Entries provided =>
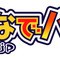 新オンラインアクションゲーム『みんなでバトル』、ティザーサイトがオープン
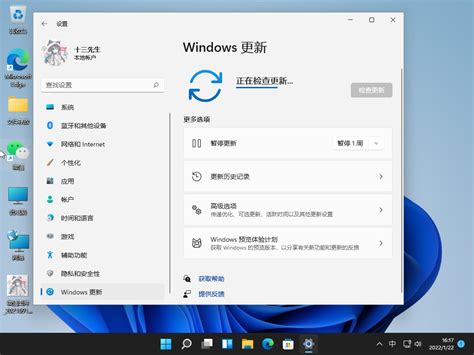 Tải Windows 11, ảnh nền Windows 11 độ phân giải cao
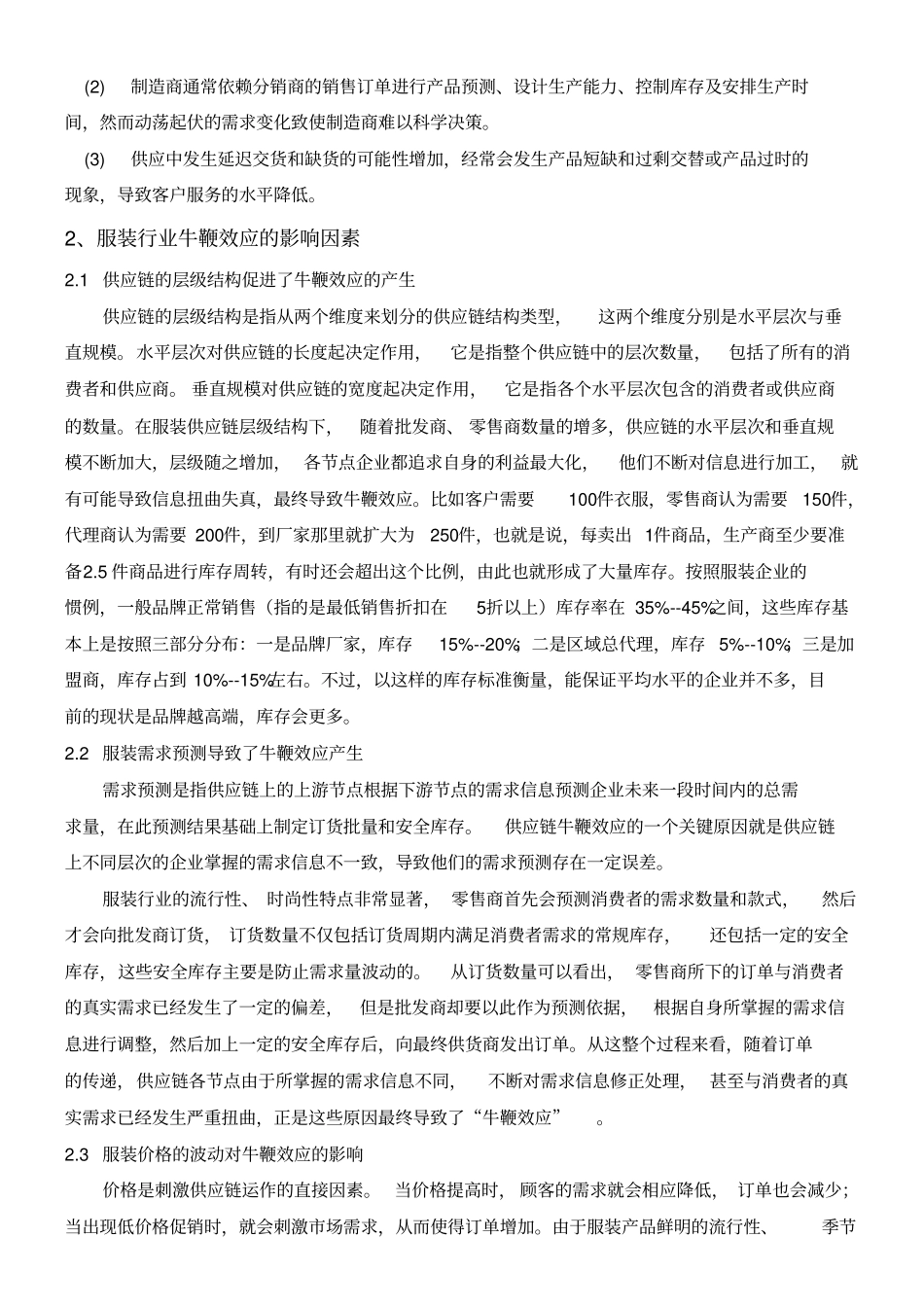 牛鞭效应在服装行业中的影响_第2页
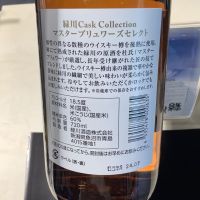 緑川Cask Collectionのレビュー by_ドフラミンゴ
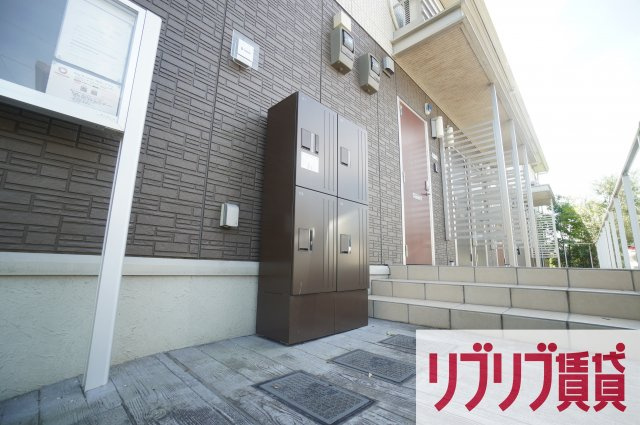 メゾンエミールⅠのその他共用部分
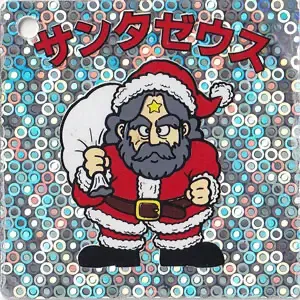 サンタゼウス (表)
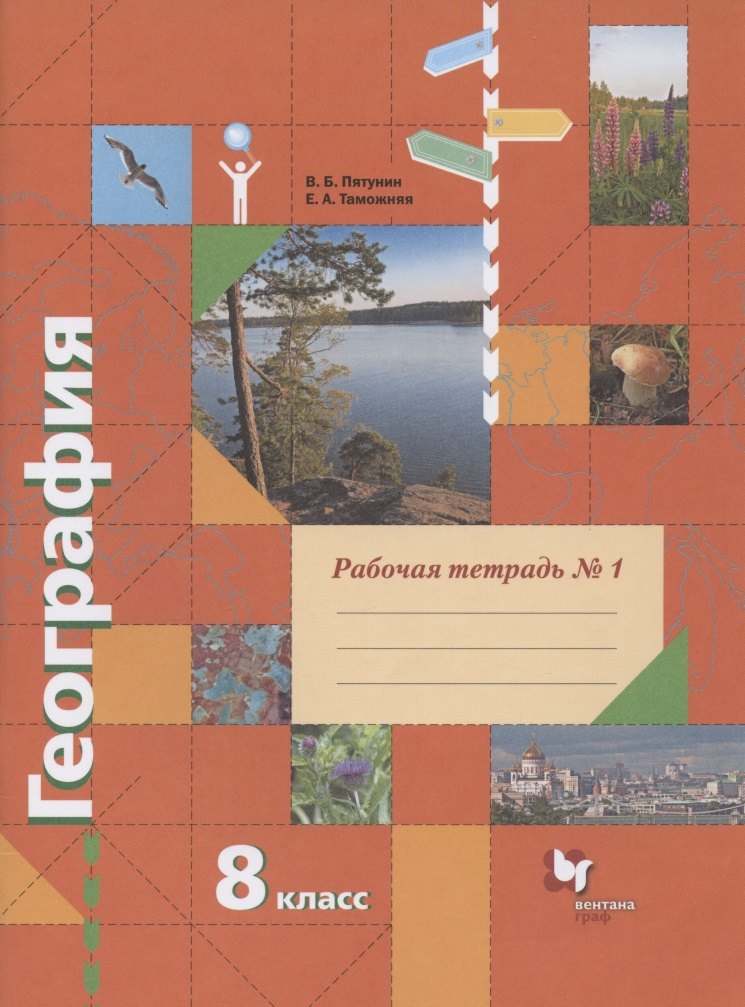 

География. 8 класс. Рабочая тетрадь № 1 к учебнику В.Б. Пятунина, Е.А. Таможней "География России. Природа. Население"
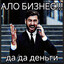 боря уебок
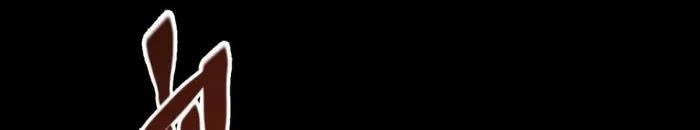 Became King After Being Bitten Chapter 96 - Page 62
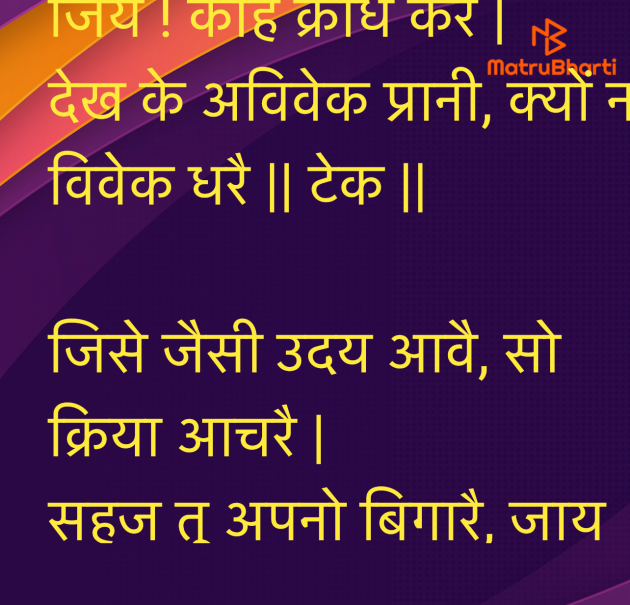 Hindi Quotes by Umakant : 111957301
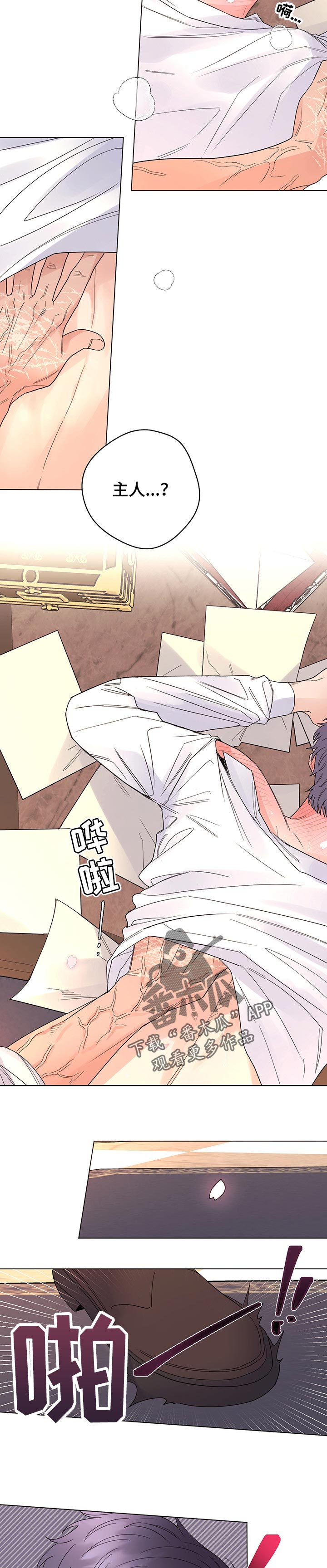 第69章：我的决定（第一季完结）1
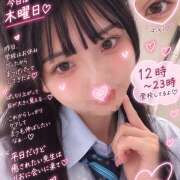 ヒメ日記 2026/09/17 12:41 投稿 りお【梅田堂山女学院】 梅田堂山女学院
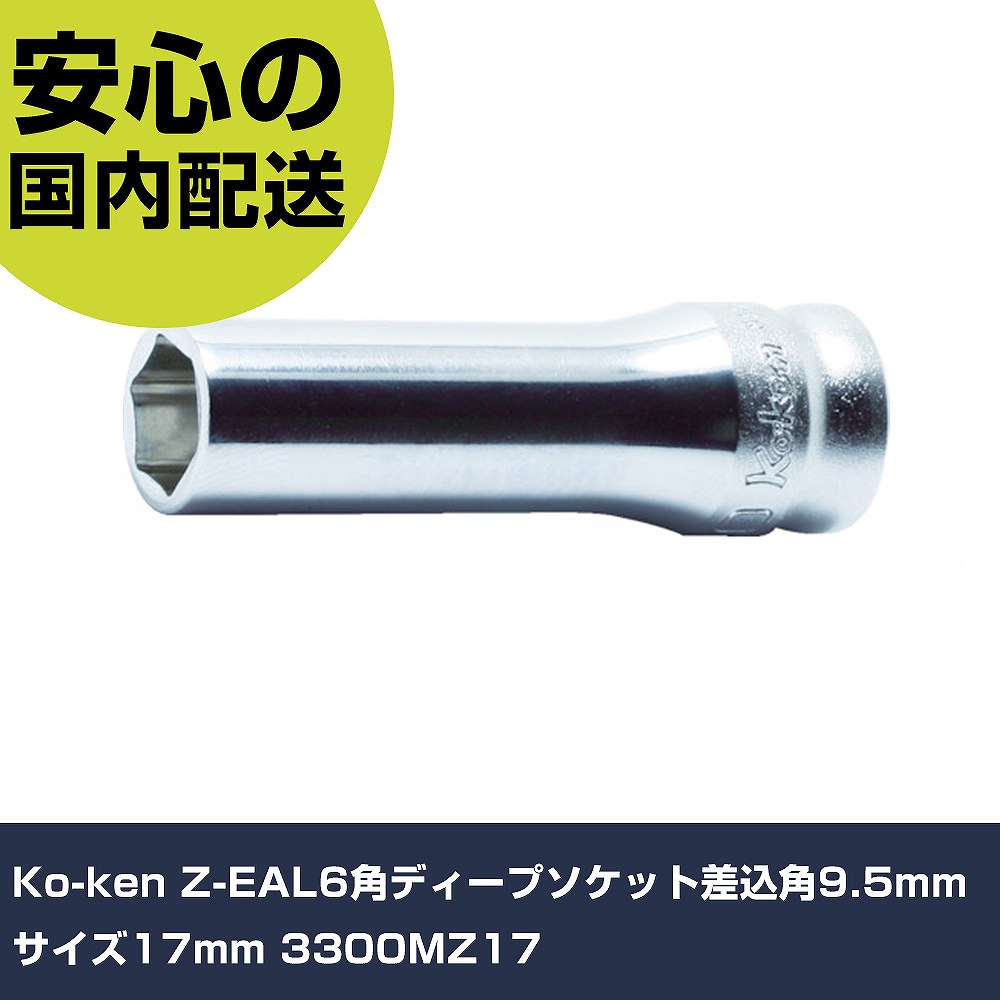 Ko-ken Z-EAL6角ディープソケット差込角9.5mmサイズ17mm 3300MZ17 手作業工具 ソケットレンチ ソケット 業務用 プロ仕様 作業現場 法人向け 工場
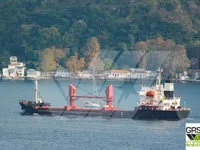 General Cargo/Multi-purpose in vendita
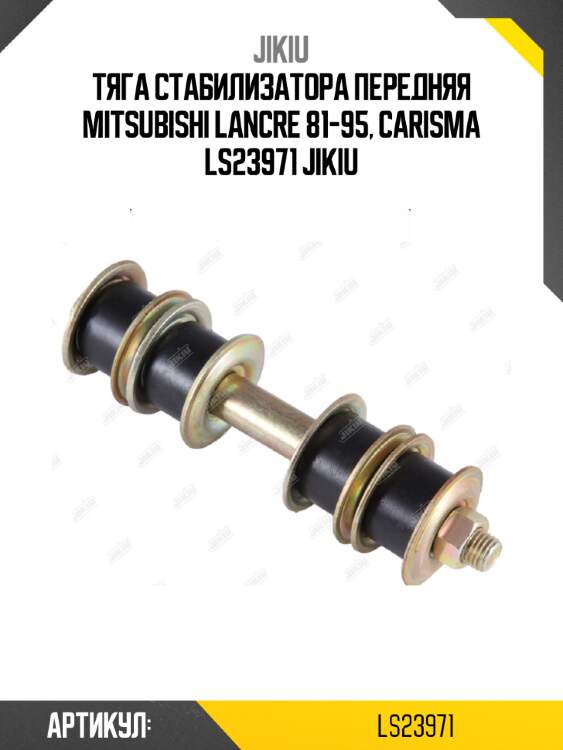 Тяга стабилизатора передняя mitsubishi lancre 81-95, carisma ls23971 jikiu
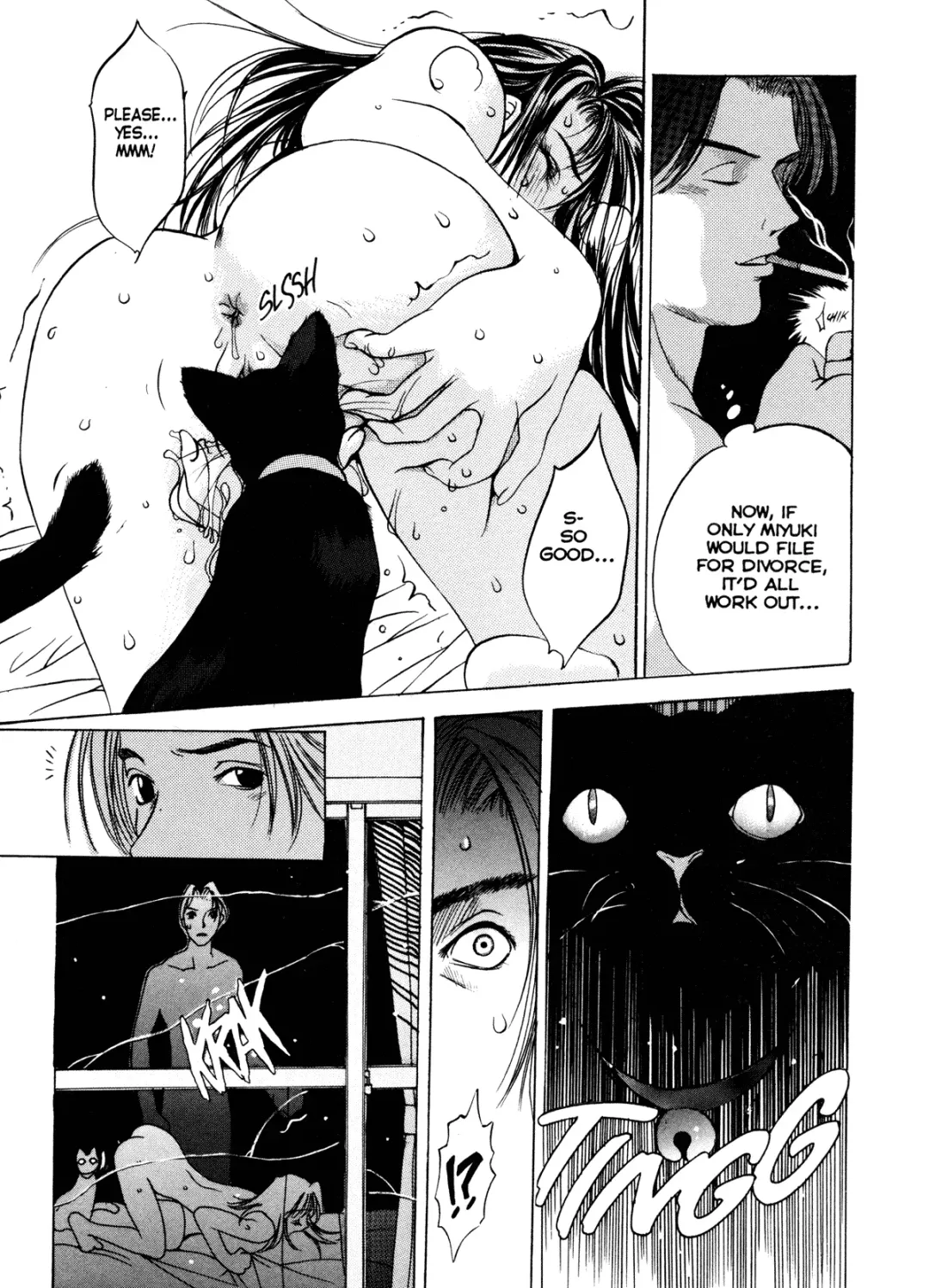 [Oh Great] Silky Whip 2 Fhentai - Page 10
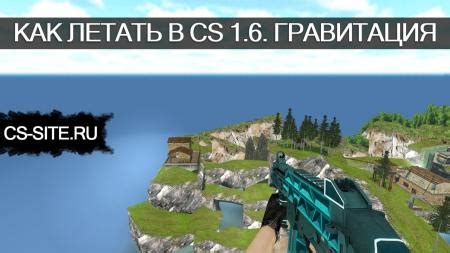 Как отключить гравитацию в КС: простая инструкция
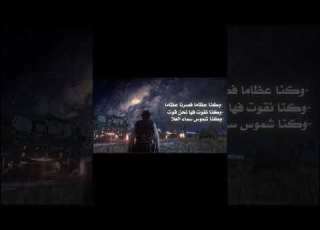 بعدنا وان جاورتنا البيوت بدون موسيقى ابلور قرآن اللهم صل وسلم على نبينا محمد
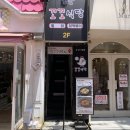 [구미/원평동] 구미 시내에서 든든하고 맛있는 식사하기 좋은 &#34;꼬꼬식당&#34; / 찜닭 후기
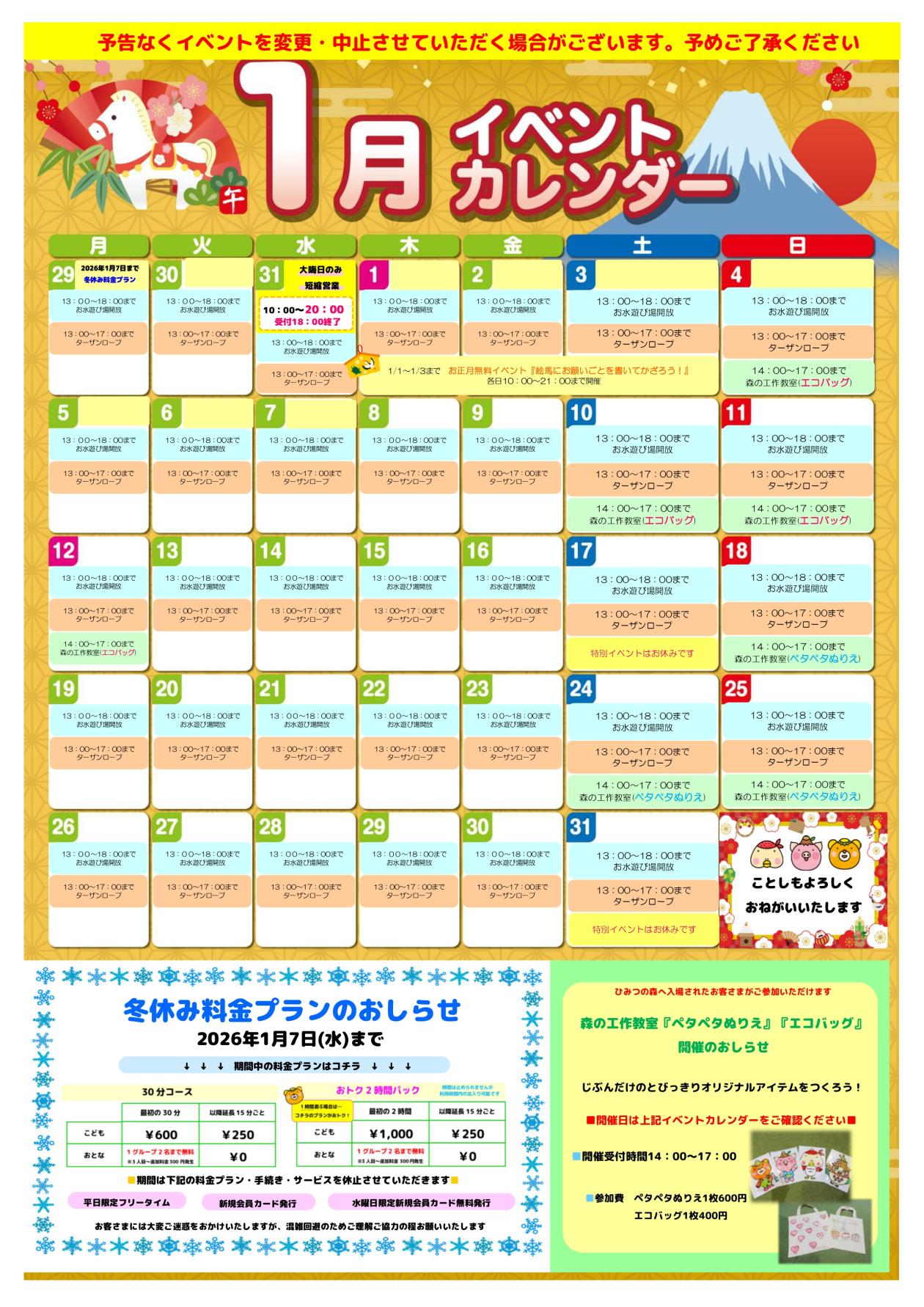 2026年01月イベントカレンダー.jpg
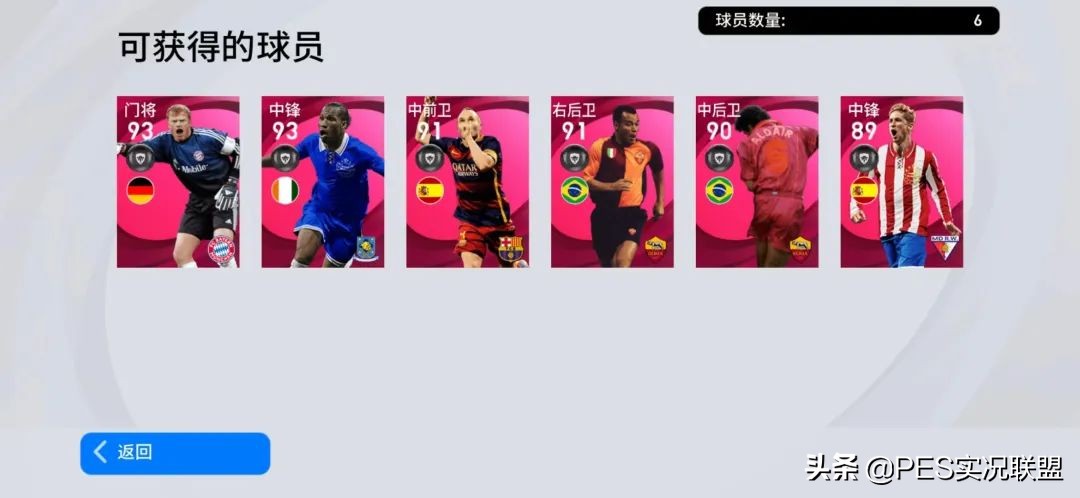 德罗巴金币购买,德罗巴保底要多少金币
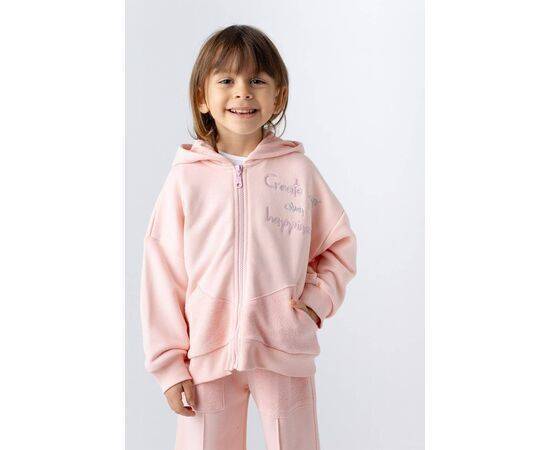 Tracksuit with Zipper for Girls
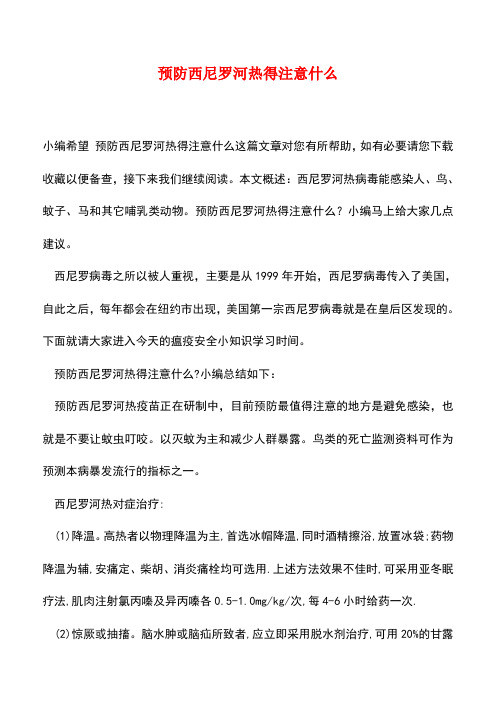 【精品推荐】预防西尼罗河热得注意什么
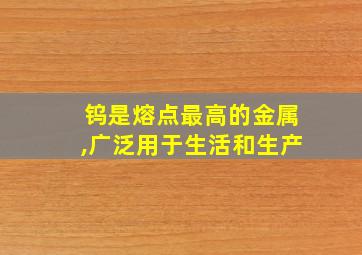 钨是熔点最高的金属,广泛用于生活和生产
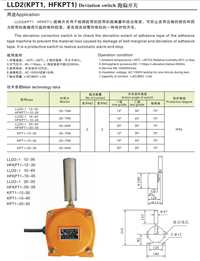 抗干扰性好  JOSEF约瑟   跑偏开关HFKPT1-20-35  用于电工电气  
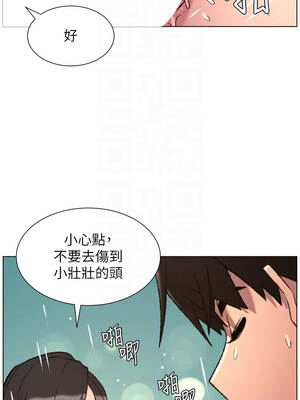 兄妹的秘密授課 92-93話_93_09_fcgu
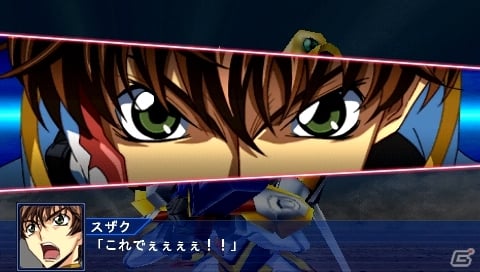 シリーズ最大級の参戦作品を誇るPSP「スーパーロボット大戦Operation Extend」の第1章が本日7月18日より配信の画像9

Assigned task =>
Without copying any picture, repeat the full listing above word for word.

Response box =>
 新オンラインアクションゲーム『みんなでバトル』、ティザーサイトがオープン
 Tải Windows 11, ảnh nền Windows 11 độ phân giải cao
 牛鞭效应在服装行业中的影响_第2页
 緑川Cask Collectionのレビュー by_ドフラミンゴ
 メゾンエミールⅠのその他共用部分
 サンタゼウス (表)

География. 8 класс. Рабочая тетрадь № 1 к учебнику В.Б. Пятунина, Е.А. Таможней "География России. Природа. Население"
 боря уебок
 Became King After Being Bitten Chapter 96 - Page 62
 Hindi Quotes by Umakant : 111957301
 第69章：我的决定（第一季完结）1
 ヒメ日記 2026/09/17 12:41 投稿 りお【梅田堂山女学院】 梅田堂山女学院
 Ko-ken Z-EAL6角ディープソケット差込角9.5mmサイズ17mm 3300MZ17 手作業工具 ソケットレンチ ソケット 業務用 プロ仕様 作業現場 法人向け 工場
 General Cargo/Multi-purpose in vendita
 Тяга стабилизатора передняя mitsubishi lancre 81-95, carisma ls23971 jikiu
 [Oh Great] Silky Whip 2 Fhentai - Page 10
 Как отключить гравитацию в КС: простая инструкция
 بعدنا وان جاورتنا البيوت بدون موسيقى ابلور قرآن اللهم صل وسلم على نبينا محمد
 [구미/원평동] 구미 시내에서 든든하고 맛있는 식사하기 좋은 &#34;꼬꼬식당&#34; / 찜닭 후기
 2026年01月イベントカレンダー.jpg
 德罗巴金币购买,德罗巴保底要多少金币
 Tracksuit with Zipper for Girls
 【精品推荐】预防西尼罗河热得注意什么
 钨是熔点最高的金属,广泛用于生活和生产
 抗干扰性好  JOSEF约瑟   跑偏开关HFKPT1-20-35  用于电工电气  
 兄妹的秘密授課 92-93話_93_09_fcgu
 シリーズ最大級の参戦作品を誇るPSP「スーパーロボット大戦Operation Extend」の第1章が本日7月18日より配信の画像9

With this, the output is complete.